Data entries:
****************

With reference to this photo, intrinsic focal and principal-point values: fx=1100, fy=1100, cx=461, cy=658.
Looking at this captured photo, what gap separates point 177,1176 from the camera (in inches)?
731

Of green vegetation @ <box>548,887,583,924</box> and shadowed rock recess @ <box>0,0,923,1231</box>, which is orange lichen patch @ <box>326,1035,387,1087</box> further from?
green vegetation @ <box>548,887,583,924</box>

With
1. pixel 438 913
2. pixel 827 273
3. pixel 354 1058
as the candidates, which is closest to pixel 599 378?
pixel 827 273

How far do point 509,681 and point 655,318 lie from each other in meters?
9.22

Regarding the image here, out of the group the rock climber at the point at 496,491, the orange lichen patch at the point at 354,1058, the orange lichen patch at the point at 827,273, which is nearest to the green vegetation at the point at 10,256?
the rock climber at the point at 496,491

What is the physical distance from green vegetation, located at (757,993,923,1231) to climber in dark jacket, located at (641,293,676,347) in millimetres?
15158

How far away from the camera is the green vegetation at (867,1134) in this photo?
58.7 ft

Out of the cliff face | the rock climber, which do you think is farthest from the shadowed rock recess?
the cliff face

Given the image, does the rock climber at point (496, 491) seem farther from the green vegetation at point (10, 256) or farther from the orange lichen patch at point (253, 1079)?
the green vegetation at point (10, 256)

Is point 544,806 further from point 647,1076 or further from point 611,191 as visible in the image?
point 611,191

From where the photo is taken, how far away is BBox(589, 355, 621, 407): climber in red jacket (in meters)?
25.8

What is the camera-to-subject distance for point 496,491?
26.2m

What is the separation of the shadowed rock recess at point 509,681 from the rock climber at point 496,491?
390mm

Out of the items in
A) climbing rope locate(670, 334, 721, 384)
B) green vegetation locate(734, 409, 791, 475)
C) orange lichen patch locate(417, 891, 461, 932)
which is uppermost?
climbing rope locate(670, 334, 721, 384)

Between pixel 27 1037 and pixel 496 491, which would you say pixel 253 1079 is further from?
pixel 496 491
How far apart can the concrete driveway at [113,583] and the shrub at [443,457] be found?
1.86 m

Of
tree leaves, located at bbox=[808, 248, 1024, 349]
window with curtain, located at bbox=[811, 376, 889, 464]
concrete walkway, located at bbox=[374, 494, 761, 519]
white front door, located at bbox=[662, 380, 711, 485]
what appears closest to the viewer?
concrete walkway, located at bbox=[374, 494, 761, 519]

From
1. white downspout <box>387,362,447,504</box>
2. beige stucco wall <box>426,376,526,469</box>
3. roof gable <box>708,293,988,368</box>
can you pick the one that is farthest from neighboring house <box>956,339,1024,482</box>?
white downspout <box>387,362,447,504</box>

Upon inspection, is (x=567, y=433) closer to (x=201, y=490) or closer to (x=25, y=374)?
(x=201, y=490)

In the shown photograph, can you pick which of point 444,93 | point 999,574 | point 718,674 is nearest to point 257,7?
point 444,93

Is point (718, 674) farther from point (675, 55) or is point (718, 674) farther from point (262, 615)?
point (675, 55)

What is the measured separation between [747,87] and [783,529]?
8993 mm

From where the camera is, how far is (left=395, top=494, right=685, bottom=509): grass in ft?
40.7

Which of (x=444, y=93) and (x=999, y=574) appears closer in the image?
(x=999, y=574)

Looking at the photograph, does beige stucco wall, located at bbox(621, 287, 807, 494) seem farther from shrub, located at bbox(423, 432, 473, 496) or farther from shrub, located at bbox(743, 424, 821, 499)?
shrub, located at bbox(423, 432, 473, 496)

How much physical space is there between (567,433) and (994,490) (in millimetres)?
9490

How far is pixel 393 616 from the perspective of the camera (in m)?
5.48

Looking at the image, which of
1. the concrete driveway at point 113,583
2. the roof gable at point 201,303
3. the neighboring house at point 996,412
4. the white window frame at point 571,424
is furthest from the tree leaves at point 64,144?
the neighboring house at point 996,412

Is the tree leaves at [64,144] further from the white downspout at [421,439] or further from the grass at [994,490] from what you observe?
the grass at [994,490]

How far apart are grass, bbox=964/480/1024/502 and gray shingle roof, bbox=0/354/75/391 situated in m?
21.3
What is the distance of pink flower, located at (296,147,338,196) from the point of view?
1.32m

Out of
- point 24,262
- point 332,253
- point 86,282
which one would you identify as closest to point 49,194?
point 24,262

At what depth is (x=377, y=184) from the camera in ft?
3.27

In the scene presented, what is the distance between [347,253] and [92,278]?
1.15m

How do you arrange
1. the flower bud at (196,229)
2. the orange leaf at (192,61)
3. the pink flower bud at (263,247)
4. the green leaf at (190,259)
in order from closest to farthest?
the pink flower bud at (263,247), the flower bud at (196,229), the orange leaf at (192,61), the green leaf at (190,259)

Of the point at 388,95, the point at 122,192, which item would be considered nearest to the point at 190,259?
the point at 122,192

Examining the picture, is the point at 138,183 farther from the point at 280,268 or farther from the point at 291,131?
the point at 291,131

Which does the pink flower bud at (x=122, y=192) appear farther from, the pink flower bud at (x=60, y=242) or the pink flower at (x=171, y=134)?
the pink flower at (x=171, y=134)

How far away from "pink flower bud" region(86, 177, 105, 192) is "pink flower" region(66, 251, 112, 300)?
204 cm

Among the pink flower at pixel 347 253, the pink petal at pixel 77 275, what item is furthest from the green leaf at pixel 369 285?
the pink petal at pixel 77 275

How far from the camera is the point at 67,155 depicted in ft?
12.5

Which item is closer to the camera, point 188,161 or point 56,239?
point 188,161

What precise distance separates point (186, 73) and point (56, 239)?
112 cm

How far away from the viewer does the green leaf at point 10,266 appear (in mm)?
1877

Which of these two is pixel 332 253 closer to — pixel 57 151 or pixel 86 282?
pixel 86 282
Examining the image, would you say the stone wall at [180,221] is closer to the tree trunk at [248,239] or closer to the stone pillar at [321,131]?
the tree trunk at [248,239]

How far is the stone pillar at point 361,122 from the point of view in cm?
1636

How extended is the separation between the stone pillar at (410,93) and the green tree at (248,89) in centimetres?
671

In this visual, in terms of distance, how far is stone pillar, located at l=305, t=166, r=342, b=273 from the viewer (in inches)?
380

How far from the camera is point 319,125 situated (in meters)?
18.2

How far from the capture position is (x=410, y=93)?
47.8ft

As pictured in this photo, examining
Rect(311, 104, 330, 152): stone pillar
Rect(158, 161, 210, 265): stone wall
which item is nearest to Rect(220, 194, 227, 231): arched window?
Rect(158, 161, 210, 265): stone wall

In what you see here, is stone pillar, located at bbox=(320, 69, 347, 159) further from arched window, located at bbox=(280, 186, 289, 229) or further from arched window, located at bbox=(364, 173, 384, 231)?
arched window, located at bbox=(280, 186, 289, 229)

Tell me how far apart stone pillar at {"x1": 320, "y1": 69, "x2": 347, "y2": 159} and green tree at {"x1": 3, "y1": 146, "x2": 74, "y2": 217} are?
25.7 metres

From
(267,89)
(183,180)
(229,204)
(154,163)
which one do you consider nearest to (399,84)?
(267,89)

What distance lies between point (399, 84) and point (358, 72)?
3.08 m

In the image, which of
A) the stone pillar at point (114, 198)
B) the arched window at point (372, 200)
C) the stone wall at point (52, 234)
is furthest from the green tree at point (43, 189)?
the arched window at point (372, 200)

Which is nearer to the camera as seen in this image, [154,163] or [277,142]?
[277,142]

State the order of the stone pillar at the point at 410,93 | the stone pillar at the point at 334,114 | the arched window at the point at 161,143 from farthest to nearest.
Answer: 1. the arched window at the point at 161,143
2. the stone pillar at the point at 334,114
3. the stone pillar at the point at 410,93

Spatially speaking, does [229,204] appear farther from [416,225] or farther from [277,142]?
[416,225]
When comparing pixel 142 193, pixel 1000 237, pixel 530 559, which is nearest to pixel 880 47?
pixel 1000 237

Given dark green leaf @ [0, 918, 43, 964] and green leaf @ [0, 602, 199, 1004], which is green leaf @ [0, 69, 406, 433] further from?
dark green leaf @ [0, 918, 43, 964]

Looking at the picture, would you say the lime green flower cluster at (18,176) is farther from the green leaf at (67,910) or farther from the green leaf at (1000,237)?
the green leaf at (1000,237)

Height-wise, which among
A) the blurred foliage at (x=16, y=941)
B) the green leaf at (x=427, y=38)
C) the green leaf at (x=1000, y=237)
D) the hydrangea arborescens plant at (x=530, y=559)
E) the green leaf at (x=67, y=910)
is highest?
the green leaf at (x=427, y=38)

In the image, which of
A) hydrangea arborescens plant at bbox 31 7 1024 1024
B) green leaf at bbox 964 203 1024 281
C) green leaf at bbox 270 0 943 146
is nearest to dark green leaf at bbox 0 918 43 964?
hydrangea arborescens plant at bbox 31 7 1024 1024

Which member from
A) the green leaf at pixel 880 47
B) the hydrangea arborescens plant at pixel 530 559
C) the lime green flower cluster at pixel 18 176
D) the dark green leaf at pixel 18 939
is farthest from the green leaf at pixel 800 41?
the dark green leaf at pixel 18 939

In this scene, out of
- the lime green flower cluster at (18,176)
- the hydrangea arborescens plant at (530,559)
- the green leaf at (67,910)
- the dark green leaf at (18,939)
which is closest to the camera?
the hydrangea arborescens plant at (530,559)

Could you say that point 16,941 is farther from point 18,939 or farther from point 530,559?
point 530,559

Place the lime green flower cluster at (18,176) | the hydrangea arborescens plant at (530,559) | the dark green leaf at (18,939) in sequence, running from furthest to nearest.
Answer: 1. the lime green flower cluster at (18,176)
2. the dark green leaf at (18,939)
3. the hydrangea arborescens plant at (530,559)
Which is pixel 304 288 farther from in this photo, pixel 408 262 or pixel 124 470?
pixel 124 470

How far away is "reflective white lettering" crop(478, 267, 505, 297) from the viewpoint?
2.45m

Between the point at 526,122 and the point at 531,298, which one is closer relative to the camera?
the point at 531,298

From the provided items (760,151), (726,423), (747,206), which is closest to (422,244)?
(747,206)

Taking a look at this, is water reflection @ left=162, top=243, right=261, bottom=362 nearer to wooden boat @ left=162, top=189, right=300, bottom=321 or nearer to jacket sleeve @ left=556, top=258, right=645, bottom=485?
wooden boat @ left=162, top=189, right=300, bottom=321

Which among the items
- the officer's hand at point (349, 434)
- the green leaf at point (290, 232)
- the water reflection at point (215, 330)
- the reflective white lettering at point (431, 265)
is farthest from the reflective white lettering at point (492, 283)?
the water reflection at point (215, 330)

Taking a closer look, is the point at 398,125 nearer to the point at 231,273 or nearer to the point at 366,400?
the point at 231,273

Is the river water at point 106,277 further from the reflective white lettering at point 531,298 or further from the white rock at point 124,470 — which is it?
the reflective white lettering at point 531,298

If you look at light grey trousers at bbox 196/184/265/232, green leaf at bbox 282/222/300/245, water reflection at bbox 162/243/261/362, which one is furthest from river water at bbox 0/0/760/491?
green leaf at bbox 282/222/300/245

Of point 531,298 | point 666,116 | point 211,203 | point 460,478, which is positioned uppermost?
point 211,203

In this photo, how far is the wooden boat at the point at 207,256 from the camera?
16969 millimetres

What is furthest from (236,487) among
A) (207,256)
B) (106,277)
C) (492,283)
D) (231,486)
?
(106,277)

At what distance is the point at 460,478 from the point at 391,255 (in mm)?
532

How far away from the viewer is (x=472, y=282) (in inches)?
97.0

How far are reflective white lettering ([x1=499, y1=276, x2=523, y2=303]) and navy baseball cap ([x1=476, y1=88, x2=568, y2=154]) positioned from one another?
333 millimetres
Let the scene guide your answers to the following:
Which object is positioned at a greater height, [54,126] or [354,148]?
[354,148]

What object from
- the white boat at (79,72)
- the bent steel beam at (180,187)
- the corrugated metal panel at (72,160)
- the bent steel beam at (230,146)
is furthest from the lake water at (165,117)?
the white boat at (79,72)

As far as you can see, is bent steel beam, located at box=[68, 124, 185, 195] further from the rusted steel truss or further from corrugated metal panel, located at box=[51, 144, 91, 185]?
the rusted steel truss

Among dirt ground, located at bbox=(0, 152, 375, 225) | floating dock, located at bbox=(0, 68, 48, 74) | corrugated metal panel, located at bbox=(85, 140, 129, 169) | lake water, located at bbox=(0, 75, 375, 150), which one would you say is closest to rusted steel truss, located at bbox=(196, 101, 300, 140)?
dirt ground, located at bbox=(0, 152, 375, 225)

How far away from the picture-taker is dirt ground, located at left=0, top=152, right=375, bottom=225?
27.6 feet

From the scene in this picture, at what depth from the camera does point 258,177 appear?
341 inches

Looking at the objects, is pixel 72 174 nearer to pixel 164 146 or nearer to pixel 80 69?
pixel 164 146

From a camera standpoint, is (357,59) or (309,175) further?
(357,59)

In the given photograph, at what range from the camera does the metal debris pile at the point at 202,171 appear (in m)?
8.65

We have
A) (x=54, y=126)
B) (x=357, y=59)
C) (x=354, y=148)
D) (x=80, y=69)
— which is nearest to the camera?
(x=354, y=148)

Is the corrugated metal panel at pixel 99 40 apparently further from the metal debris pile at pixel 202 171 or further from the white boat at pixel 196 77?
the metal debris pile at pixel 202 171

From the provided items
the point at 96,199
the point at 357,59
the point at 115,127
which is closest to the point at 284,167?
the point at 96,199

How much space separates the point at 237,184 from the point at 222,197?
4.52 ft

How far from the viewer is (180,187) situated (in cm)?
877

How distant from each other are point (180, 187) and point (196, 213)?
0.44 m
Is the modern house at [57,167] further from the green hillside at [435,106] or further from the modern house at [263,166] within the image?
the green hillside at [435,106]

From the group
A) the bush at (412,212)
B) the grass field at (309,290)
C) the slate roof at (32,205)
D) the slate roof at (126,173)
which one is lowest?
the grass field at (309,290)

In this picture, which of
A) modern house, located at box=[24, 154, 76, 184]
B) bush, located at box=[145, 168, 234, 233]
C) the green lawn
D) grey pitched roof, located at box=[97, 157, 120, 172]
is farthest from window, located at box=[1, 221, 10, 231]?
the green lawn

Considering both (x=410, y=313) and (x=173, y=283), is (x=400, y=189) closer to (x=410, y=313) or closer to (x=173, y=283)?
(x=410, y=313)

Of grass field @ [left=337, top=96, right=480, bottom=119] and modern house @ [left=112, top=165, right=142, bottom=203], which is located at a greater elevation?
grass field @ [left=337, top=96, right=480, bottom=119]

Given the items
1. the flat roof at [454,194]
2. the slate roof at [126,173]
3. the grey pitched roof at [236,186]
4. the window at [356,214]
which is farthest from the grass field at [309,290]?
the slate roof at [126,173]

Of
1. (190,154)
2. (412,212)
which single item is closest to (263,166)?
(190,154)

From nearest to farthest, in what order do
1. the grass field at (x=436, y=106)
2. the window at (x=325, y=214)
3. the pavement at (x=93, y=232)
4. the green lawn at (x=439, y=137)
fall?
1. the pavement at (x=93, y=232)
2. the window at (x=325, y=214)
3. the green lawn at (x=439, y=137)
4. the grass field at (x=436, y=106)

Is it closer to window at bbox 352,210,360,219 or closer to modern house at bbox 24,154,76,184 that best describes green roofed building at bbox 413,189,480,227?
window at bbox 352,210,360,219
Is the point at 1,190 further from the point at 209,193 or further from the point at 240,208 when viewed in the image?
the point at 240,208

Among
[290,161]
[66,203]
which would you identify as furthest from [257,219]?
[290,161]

****************

_Task requirements_
Repeat exactly, and only, the lines from the line containing "From nearest to farthest, in what order do" through the last line of the records above, both included.

_Solution for this task_
From nearest to farthest, in what order do
1. the grass field at (x=436, y=106)
2. the window at (x=325, y=214)
3. the pavement at (x=93, y=232)
4. the green lawn at (x=439, y=137)
fall?
1. the pavement at (x=93, y=232)
2. the window at (x=325, y=214)
3. the green lawn at (x=439, y=137)
4. the grass field at (x=436, y=106)

Is it closer to window at bbox 352,210,360,219 or closer to modern house at bbox 24,154,76,184 that best describes green roofed building at bbox 413,189,480,227?
window at bbox 352,210,360,219
Is the point at 1,190 further from the point at 209,193 or further from the point at 240,208 when viewed in the image?
the point at 240,208

Among
[290,161]
[66,203]
which would you identify as furthest from [257,219]?
[290,161]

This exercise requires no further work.